Eine Teilungsvermessung ist ein hoheitlicher Vermessungsvorgang, durch den ein bestehendes Grundstück in zwei oder mehr rechtlich eigenständige Flurstücke mit jeweils eigenen Grundbuchblättern aufgeteilt wird. Sie ist immer dann notwendig, wenn Grundstücksteile separat verkauft, im Erbfall aufgeteilt oder unabhängig voneinander bebaut werden sollen. Erst mit der amtlich dokumentierten Grenzfestlegung entsteht die rechtliche Grundlage, auf der ein Eigentumsübergang oder eine selbstständige Bebauung möglich wird.
Voraussetzungen und Genehmigungen
Ausgangspunkt ist stets der Nachweis der Eigentümerstellung, üblicherweise durch einen aktuellen Grundbuchauszug. Der Antrag auf Vermessung muss vom Eigentümer gestellt werden.
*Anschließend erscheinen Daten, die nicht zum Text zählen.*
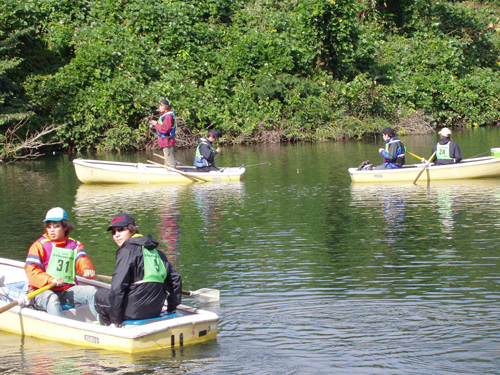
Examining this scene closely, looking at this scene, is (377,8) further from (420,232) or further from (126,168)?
(420,232)

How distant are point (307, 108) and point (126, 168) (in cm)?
1266

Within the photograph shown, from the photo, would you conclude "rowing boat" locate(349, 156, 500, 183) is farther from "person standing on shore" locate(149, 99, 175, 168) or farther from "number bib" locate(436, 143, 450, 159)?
"person standing on shore" locate(149, 99, 175, 168)

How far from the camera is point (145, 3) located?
3038cm

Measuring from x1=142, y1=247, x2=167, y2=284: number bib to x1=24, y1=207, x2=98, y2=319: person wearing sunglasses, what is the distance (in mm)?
1078

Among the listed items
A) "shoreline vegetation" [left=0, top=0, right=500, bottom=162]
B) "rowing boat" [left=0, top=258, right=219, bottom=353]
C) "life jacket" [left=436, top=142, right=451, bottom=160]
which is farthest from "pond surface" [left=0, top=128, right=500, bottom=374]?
"shoreline vegetation" [left=0, top=0, right=500, bottom=162]

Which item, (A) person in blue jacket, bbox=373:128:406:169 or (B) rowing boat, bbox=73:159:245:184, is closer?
(A) person in blue jacket, bbox=373:128:406:169

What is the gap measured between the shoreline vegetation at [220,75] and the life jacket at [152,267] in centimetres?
1848

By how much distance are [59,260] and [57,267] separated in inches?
3.2

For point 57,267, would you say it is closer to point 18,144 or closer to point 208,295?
point 208,295

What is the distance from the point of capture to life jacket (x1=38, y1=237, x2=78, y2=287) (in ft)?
21.9

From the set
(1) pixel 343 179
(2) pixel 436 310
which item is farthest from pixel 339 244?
(1) pixel 343 179

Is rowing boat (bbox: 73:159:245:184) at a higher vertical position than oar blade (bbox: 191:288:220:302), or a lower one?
higher

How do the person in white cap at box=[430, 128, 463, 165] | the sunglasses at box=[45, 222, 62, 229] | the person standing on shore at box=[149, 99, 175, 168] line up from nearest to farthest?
1. the sunglasses at box=[45, 222, 62, 229]
2. the person in white cap at box=[430, 128, 463, 165]
3. the person standing on shore at box=[149, 99, 175, 168]

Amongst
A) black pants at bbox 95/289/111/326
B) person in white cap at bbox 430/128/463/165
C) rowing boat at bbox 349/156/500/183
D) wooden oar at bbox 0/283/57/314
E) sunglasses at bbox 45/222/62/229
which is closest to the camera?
black pants at bbox 95/289/111/326
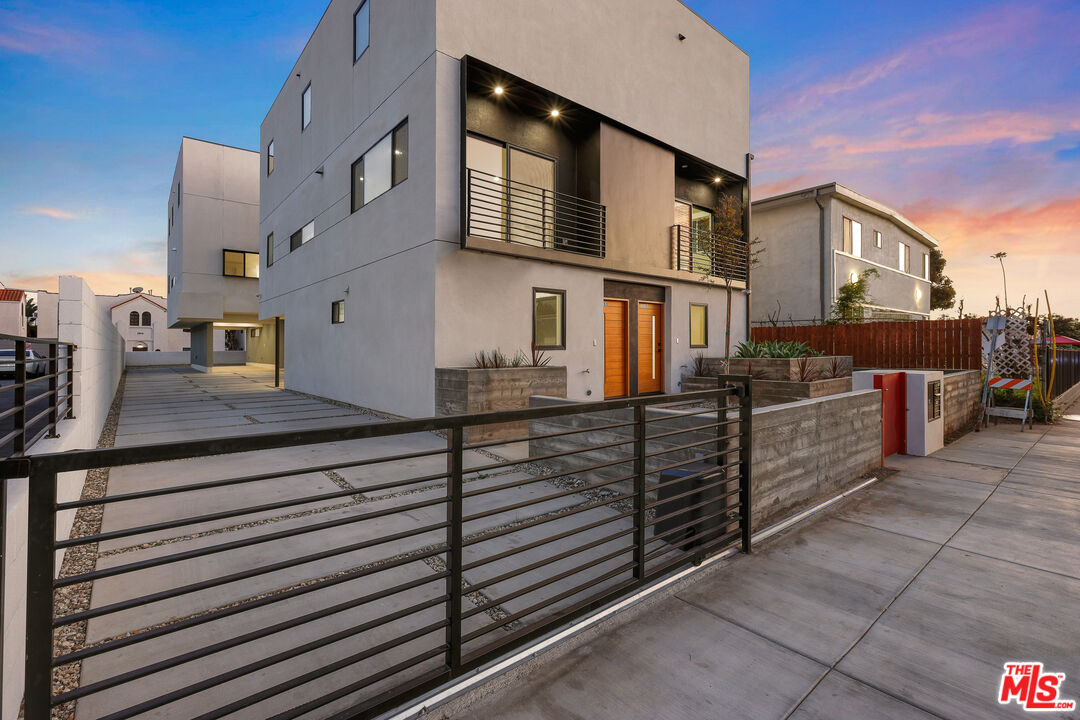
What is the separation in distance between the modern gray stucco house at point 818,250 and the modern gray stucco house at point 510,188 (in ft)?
16.6

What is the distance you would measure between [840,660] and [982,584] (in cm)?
164

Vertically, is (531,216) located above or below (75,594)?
above

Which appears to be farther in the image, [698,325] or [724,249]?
[698,325]

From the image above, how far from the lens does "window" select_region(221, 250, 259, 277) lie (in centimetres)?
2302

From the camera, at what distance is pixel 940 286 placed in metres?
30.2

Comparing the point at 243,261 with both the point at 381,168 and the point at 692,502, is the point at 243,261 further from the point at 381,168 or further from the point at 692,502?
the point at 692,502

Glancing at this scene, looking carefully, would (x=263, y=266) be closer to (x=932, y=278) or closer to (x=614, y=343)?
(x=614, y=343)

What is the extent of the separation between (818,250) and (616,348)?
1117 cm

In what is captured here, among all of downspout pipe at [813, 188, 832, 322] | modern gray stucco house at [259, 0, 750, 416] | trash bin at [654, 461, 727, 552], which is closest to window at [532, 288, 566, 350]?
modern gray stucco house at [259, 0, 750, 416]

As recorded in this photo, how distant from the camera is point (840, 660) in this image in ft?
7.54

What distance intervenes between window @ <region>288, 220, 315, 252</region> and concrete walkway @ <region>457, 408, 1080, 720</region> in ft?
46.2

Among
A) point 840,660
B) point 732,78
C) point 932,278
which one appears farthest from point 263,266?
point 932,278

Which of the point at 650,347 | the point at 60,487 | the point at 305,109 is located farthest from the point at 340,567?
the point at 305,109

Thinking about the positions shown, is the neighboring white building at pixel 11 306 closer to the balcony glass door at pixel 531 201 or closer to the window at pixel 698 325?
the balcony glass door at pixel 531 201
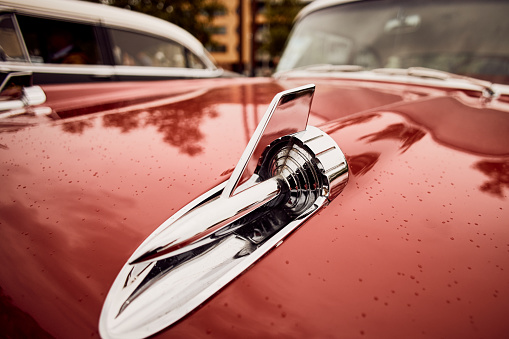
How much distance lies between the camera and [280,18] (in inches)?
714

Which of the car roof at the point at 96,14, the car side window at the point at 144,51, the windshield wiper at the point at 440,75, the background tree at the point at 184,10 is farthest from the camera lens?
the background tree at the point at 184,10

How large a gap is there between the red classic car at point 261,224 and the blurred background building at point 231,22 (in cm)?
218

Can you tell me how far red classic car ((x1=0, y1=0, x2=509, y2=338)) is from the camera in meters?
0.50

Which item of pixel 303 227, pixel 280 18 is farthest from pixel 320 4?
pixel 280 18

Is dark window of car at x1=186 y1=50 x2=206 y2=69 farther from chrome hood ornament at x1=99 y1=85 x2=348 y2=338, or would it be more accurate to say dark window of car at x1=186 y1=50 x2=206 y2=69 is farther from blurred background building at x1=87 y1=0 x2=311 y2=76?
chrome hood ornament at x1=99 y1=85 x2=348 y2=338

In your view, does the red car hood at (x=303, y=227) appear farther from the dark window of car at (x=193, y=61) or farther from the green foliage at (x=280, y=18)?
the green foliage at (x=280, y=18)

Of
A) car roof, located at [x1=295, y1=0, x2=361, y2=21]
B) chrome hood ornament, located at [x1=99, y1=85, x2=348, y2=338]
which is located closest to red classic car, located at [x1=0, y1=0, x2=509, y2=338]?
chrome hood ornament, located at [x1=99, y1=85, x2=348, y2=338]

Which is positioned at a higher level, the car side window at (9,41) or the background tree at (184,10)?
the background tree at (184,10)

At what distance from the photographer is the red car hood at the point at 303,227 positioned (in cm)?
50

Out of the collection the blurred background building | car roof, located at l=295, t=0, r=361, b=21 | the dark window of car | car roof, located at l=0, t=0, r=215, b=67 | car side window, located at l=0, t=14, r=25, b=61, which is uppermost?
the blurred background building

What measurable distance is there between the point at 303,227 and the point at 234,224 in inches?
6.6

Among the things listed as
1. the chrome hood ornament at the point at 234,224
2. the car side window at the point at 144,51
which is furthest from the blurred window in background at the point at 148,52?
the chrome hood ornament at the point at 234,224

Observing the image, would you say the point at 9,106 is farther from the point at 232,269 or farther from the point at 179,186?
the point at 232,269

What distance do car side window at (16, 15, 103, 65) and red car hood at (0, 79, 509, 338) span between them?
254cm
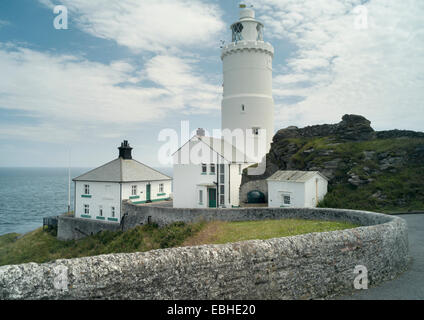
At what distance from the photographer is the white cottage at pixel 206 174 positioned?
26828mm

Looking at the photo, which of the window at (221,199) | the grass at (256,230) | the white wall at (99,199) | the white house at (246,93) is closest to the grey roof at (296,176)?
the window at (221,199)

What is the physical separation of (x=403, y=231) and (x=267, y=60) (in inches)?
1061

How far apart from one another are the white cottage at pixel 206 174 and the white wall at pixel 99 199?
600cm

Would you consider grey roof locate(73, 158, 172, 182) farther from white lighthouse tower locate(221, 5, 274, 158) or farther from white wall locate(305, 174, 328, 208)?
white wall locate(305, 174, 328, 208)

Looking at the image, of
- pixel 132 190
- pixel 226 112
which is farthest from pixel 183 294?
pixel 226 112

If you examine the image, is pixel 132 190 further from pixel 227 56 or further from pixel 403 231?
pixel 403 231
Darüber hinaus ist in vielen Fällen eine Teilungsgenehmigung nach § 19 BauGB erforderlich – insbesondere dann, wenn die gesicherte Erschließung oder die Bebaubarkeit der entstehenden Teilflächen noch nicht feststeht.
Wer ein Grundstück im Landkreis Garmisch-Partenkirchen teilen möchte, sollte frühzeitig beim zuständigen Landratsamt prüfen lassen, ob und unter welchen Auflagen eine Teilung zulässig ist. Gerade in Lagen mit hohen Bodenrichtwerten – etwa in Seenähe am Staffelsee oder Riegsee – sind Mindestgrundstücksgrößen, Grundflächen- und Geschossflächenzahlen im Bebauungsplan sowie Erschließungspflichten sorgfältig zu beachten. Auch bestehende Grundpfandrechte können die Teilung verzögern: Gläubiger müssen der Pfandentlassung einzelner Flurstücke ausdrücklich zustimmen.
Ablauf der Vermessung
Die eigentliche Vermessung wird entweder beim staatlichen Katasteramt oder bei einem öffentlich bestellten Vermessungsingenieur beantragt – beide sind zur hoheitlichen Grenzfeststellung befugt. Nach Auswertung der vorhandenen Katasterunterlagen findet ein Ortstermin statt, bei dem die bestehenden Grenzen festgestellt, neue Grenzverläufe abgesteckt und mit amtlichen Grenzsteinen abgemarkt werden.
Das Ergebnis wird im sogenannten Fortführungsriss dokumentiert. Anschließend berechnet das Vermessungsbüro die Flächengrößen der neuen Flurstücke, die neue Flurstücksnummern erhalten und in das Liegenschaftskataster übernommen werden. Der Eigentümer erhält darüber eine Fortführungsmitteilung. Der gesamte Prozess nimmt – je nach Auslastung der zuständigen Stellen – mehrere Wochen bis hin zu einigen Monaten in Anspruch.
Grundbuchliche Umsetzung
Mit der Katasterfortführung ist das Verfahren noch nicht abgeschlossen. Im nächsten Schritt muss beim Grundbuchamt – im hiesigen Bereich das Grundbuchamt Weilheim – die Berichtigung des Grundbuchs beantragt werden. Für jedes neu entstandene Flurstück kann dann ein eigenes Grundbuchblatt angelegt werden. Bestehende Belastungen wie Grundschulden oder Hypotheken sind entsprechend auf die neuen Flurstücke zu übertragen oder aufzuteilen, wofür erneut die Zustimmung der jeweiligen Gläubiger erforderlich ist.
Kosten und praktische Hinweise
Die Vermessungsgebühren richten sich nach der bayerischen Vermessungskostenverordnung und hängen von der Grundstücksgröße sowie der Anzahl der entstehenden Flurstücke ab. Hinzu kommen Katastergebühren und Grundbuchkosten. Insgesamt ist mit mehreren Tausend Euro zu rechnen; ein Kostenvoranschlag des beauftragten Vermessungsingenieurs ist daher empfehlenswert.
Für rein büromäßig durchführbare Fälle – etwa wenn Grenzen bereits eindeutig katastermäßig erfasst sind – kann eine sogenannte Sonderung als vereinfachtes Verfahren ohne Ortstermin geprüft werden. Grundsätzlich gilt: Je früher die baurechtlichen Fragen und Genehmigungserfordernisse geklärt sind, desto reibungsloser verläuft das gesamte Verfahren.